Но не ради высокогорного юмора затеял я разговор. Нельзя было не начать издалека. Больно уж тема неприступная. Мне надо вспомнить историю, что в смешные  книжки не лезет, на пастели не попала, сигаретные пачки не украсила. Кто поймет, что это за жанр? – Не военные же это мемуары! Мемуары пишут про резонансные войны, Вьетнамскую или Шестидневную, а тут и названия до сих пор не придумали. Кто слышал об октябрьской войне? О тридцатидневной? О венгерской? – Какой войне? – в памяти лишь венгерские события. Есть ли в огромном мире общество ветеранов скоротечной войны? – Сколько ни кликай по ссылкам, всюду лишь статьи с разгромным, похожим на речь прокурора, анализом действий сторон, пригвождающими характеристиками, сожалениями о последствиях, предположениями о возможном развитии событий, если бы… . Ну что ж, события, так события, о них отец как раз, и не раз, рассказывал.

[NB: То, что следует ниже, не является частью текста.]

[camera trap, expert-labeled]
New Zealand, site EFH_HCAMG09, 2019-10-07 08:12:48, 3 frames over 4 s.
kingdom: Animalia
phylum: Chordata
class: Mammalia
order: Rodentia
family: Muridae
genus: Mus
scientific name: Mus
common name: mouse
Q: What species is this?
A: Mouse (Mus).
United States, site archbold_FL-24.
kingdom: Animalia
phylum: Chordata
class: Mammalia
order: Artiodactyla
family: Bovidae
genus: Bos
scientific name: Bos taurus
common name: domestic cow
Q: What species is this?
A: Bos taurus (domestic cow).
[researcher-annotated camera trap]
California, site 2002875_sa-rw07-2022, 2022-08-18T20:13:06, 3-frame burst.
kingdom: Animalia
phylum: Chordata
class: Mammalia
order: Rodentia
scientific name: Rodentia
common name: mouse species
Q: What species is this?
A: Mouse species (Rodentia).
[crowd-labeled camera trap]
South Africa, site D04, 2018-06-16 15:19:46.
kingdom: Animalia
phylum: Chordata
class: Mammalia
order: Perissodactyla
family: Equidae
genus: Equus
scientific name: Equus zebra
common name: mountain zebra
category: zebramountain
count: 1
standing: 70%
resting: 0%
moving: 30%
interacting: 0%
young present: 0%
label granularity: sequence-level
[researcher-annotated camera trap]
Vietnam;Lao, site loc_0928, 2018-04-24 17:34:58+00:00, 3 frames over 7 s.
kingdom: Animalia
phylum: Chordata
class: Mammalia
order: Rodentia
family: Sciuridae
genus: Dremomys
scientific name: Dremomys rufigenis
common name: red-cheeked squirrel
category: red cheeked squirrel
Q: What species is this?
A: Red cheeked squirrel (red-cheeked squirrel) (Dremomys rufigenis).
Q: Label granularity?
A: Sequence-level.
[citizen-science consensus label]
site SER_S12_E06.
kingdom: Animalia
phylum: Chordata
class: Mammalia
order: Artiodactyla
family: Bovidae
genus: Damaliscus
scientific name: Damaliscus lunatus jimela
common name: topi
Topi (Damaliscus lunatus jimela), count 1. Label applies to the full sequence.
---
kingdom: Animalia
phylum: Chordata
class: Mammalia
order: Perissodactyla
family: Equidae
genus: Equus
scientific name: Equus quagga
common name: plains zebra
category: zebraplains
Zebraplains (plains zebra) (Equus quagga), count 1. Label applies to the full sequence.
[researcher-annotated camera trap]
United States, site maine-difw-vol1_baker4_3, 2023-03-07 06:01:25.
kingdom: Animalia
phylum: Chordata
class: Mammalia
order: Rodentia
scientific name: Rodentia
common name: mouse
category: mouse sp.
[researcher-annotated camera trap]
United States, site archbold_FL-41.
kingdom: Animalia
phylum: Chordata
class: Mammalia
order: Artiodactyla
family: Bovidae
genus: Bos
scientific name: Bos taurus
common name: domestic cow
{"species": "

Осенний призыв, Мурманский поезд, десантная часть, среди сослуживцев много сибиряков, уральцев, и с трудом говорящих по-русски, гуцулов. Гуцулы родились то ли в Польше, то ли в Чехословакии, от родителей слышали рассказы о временах Франца-Иосифа, то есть, политически ненадежны. С ними и находить общий язык выпускнику строительного техникума из Ленинграда. С ними и достраивать все, что торчит посреди части без крыши и без столярки. С ними возвращать к жизни заброшенное и запущенное. Их  и посвящать в итоги двадцатого съезда, от которых кладка развалится, бетон скукожится, перекрытия перекосятся, крыша… . О крышах чуть позже.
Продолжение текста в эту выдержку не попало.